PROMPT => Below are some records. Repeat exactly the lines from the one containing "kingdom: Animalia" through the final line.

Stored items =>
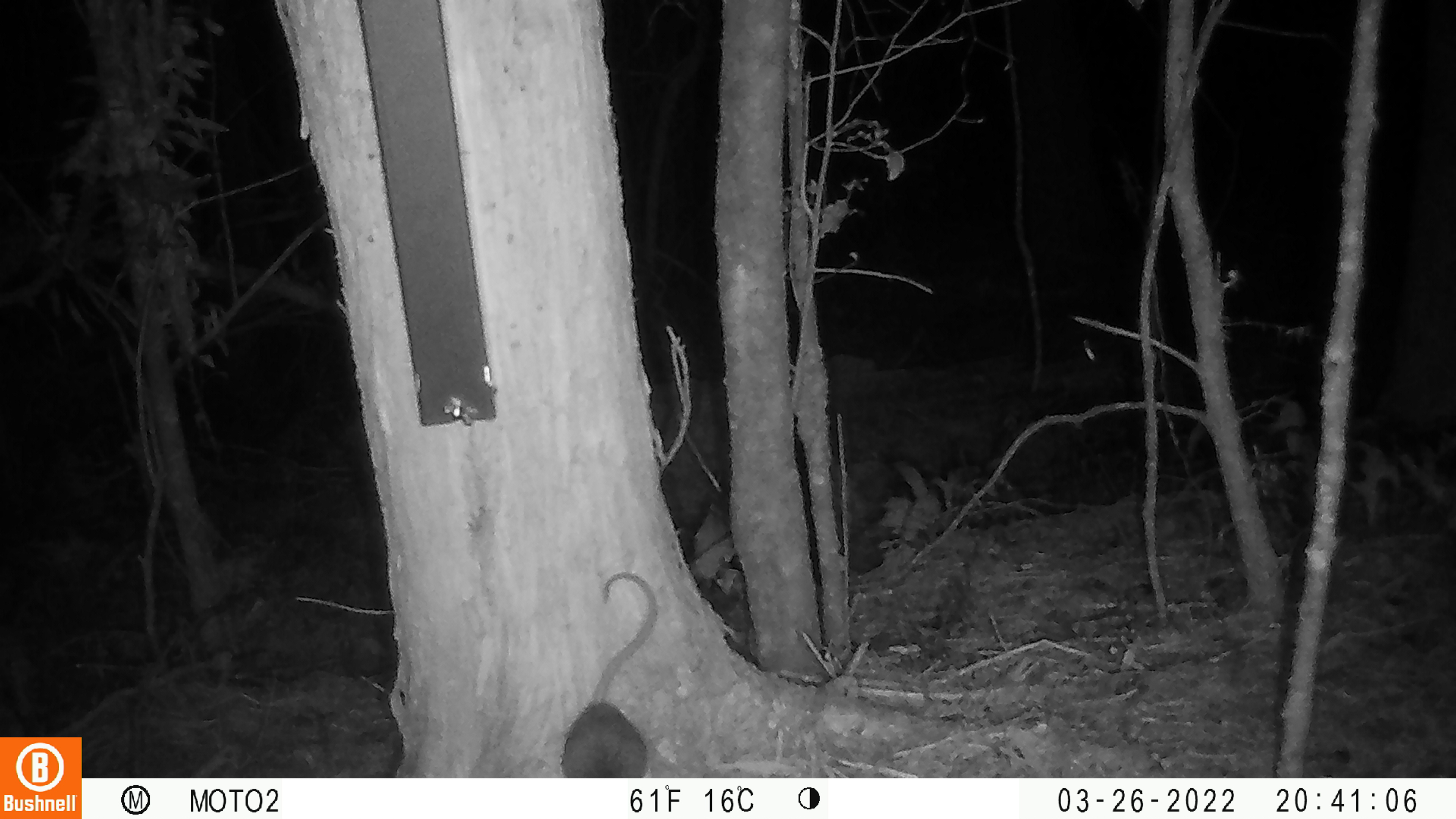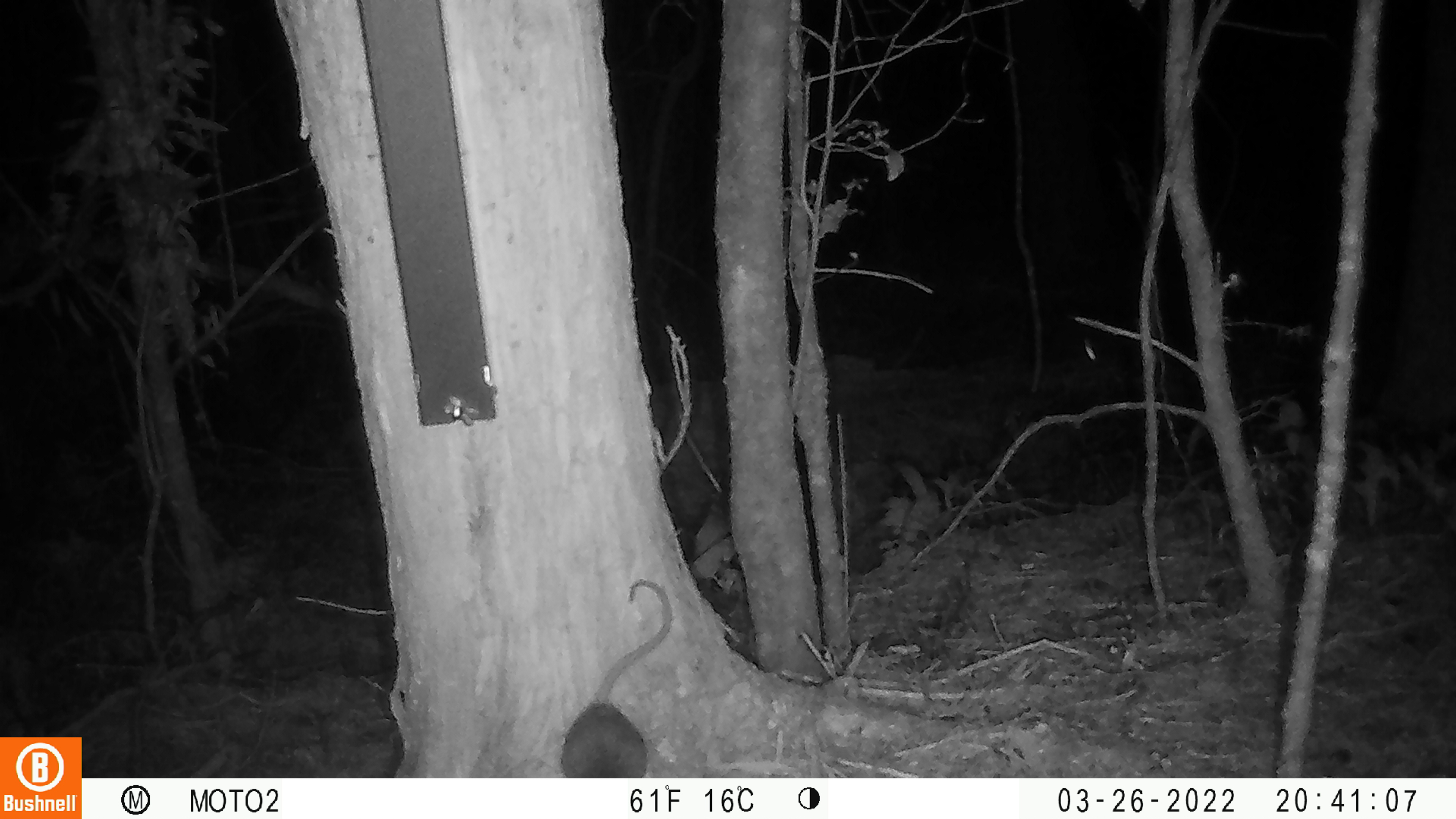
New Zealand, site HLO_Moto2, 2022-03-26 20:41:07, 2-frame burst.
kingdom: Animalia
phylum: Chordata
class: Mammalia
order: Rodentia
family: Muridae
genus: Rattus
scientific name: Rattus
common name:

RESPONSE TO THE EXERCISE =>
kingdom: Animalia
phylum: Chordata
class: Mammalia
order: Rodentia
family: Muridae
genus: Rattus
scientific name: Rattus
common name:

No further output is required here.